Pemba is the capital of Cabo Delgado, the most northerly province of Mozambique. It is a pretty palm-roofed coastal town built at the mouth of an enormous natural harbour.

Pemba is renowned as being a prime destination for water sport and diving enthusiasts as the coral reef lies close to the shore. The abundant fishing waters at St Lazarus Banks are also within easy reach.

Offshore diving and snorkelling is reckoned to be some of the best in Southern Africa. There are many pristine, white beaches along the coast, including the famous Wimbe beach to the north.

Old Town
The Old Town contains several traditional markets. Also known as ‘bazares’ these can be found in the ‘bairros’ of Paquitequete, Natite and Cariacó. In these quarters you can also admire the silver smiths at work on their verandas.

These craftsman transform coins into silver necklaces, bracelets and earrings. This is an old art, passed down through many generations from father to son.

Praia do Wimbe
This is a palm-lined beach with white sand and clear blue waters.

Praia do Farol
You can walk along Wimbe beach in a southerly direction to the lighthouse (farol) and beach nearby.

Quirimbas Archipelago
The Quirimbas Archipelago consists of 32 coral islands stretching from Pemba to the Rovuma River, which forms the natural frontier between Tanzania and Mozambique.
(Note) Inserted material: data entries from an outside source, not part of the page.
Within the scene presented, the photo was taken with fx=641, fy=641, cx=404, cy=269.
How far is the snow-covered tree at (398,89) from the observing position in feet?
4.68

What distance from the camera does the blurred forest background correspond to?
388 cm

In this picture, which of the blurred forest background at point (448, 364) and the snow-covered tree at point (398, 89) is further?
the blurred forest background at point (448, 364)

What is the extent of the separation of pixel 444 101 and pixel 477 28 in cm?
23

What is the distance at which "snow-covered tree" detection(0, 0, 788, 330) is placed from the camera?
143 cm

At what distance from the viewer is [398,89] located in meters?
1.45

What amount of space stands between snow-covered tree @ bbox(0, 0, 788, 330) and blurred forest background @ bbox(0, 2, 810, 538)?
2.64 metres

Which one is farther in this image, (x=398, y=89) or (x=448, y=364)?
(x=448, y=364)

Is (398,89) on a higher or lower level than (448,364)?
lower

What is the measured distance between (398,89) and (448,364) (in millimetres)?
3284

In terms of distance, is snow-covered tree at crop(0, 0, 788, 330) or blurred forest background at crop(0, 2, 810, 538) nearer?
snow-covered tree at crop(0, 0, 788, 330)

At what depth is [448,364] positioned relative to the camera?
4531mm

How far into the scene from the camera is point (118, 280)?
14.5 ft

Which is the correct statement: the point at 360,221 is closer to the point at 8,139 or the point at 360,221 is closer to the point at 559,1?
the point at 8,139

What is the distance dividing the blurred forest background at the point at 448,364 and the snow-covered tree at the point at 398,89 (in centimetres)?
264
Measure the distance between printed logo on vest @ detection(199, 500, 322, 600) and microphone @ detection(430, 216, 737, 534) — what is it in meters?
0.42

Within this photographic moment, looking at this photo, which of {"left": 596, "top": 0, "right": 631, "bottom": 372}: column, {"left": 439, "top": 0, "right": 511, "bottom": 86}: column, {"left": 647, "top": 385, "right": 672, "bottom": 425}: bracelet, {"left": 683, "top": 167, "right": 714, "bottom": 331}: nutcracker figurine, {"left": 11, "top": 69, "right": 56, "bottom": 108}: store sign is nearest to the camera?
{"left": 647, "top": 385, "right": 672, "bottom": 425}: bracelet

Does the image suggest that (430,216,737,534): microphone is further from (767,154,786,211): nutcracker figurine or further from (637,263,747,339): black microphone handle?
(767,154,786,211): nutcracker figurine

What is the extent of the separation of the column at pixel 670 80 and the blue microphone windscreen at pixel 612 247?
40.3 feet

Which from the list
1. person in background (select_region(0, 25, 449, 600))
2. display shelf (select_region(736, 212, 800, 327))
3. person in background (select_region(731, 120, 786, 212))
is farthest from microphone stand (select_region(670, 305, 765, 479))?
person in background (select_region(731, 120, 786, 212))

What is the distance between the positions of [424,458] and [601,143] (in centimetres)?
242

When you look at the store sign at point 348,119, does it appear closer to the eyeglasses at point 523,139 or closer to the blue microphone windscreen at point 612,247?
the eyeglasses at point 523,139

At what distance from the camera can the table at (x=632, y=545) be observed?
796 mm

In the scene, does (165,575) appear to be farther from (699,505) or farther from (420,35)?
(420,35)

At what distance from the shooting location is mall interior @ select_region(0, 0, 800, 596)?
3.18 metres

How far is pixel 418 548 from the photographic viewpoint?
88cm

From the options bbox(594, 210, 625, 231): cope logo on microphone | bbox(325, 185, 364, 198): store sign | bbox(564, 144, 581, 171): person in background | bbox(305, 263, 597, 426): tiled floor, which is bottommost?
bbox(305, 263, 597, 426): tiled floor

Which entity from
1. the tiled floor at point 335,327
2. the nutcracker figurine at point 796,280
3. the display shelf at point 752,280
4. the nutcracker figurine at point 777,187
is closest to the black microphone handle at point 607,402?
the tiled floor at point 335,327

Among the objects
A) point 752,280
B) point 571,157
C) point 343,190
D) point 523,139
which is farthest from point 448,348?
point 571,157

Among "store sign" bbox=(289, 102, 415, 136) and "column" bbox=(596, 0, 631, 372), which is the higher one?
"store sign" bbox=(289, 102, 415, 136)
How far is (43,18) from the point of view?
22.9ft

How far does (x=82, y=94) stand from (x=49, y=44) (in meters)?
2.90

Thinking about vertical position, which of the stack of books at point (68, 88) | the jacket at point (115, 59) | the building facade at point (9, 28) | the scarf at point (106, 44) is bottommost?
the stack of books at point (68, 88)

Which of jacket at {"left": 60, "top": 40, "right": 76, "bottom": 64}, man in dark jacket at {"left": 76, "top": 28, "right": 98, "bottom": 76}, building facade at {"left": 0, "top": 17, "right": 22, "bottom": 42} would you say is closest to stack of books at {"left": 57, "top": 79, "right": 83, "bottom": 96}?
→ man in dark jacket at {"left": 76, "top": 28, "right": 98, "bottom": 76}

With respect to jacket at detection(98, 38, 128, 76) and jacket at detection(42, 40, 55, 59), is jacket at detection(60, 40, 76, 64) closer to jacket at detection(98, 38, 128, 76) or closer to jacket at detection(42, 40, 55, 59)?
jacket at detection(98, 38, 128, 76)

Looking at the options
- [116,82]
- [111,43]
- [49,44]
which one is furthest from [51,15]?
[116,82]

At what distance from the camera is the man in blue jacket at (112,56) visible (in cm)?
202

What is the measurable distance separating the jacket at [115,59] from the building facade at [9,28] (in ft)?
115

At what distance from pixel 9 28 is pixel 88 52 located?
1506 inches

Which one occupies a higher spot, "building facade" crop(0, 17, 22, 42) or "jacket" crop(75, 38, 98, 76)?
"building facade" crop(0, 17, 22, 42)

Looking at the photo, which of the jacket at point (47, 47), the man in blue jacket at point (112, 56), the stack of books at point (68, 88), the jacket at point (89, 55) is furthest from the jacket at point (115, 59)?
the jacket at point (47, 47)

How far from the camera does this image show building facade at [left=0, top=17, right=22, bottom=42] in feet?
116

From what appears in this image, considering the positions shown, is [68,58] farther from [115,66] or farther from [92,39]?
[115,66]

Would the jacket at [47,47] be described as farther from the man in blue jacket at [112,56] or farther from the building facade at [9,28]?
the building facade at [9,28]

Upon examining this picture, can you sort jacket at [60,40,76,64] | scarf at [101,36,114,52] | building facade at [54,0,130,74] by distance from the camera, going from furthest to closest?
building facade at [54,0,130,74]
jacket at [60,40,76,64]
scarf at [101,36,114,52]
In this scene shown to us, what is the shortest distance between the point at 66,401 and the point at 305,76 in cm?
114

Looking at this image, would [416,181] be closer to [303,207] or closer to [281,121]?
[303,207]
The area has never been developed and remains an unexplored tourist paradise.

The southern most 11 of these islands and a vast expanse of mainland forest are included in the Quirimbas National Park - a conservation effort to preserve and protect the area. Quirimba Island is the main island of the Quirimbas

The Quirimbas have enormous cultural and historical value, with a combination of Arabian, Portuguese, and African influences. The magnificent old fortresses on Ibo Island boast intriguing historical and fascinating sites. In historic times, the island was an important Portuguese trade post.

Getting There
There are daily flights from Maputo, direct flights from from Johannesburg twice a week and from Nairobi 2 times a week.

The almost 3000 kilometer road journey from Johannesburg does not require a 4-wheel-drive as most of the way is good tar with some 500 km's of slow bumpy dirt road.